In person the screen really is that impressive, offering beautiful colors and a huge viewing angle.
This is how most Razer demos begin: You see the product, you learn about all the interesting features, and then the price takes your breath away, and not in a good way. In the case of the Stealth, however, the systems start at $999.99, a surprisingly affordable price for a system with such impressive specs and feel.
On the other hand, the price does go up to $1,599.99 if you want the best display with the 512 GB SSD, but the lower-priced models are still impressive. Razer is known as a gaming company, though, and the concession to gaming is the Razer Core, a stand-alone product that allows you to add any desktop GPU to power the Stealth using a single Thunderbolt adapter.
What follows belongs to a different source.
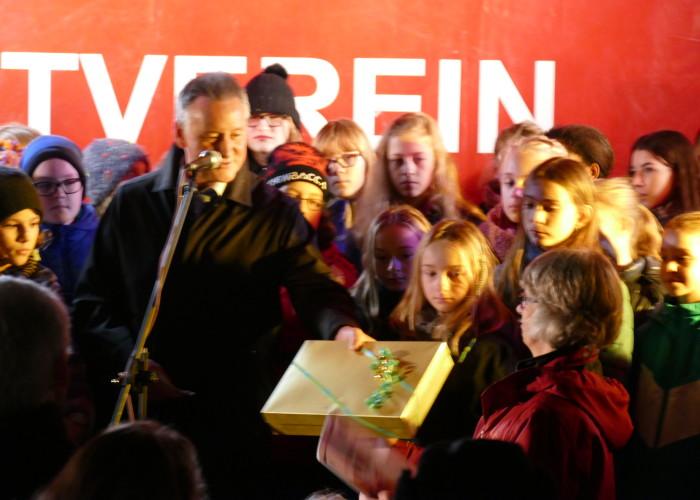 """Ein Geschenk für die Aktion """"Päckchen für Flüchtlingskinder"""" während der Fürther Altstadtweihnacht"""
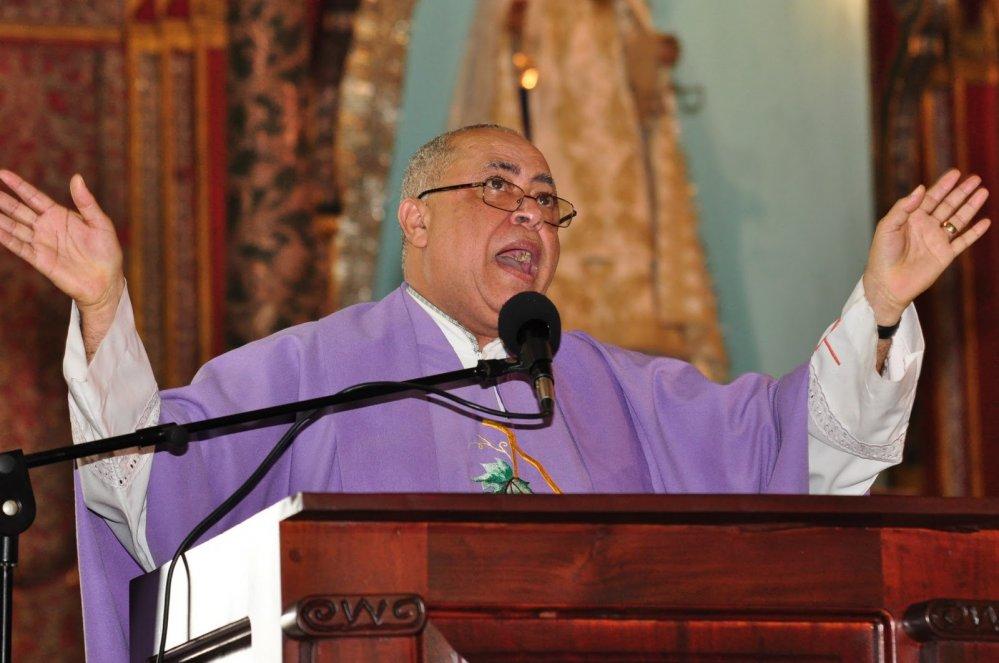 sacerdote maximo rodriguez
So you use the Stealth as an ultrabook when you're getting work done, and then connect the Core with one cable when you're at home and want more power for gaming.
The Core won't ship until some time in the first half of the year, however, and Razer isn't even hinting at pricing on that product until closer to launch. It's also an imposing product in person, large enough to fit even the largest desktop GPUs and featuring two cycling, colored lights. It looks like a cross between a UFO and a brick, if that's possible.
What's interesting is that Razer is moving into a non-gaming products, but hoping to bring its reputation from gaming into these worlds.
"Gaming is becoming more and more mainstream, so it's on more people's radars," Razer's director of product marketing for systems told Polygon. "I think people are coming to appreciate what gaming PC manufacturers has developed in the past few years, creating really powerful performance computers."
In other words, it's not about bringing gaming to people, it's about giving gaming people a better option. This is an interesting play from Razer, and one that's a bit surprising. The company seems to want to sharpen its claws on some rather big targets in the consumer electronics world.
"We really want to go after Apple, Dell and those guys and show you can have a premium product without having a crazy price point. That's our intention, to make it more attainable for our customers."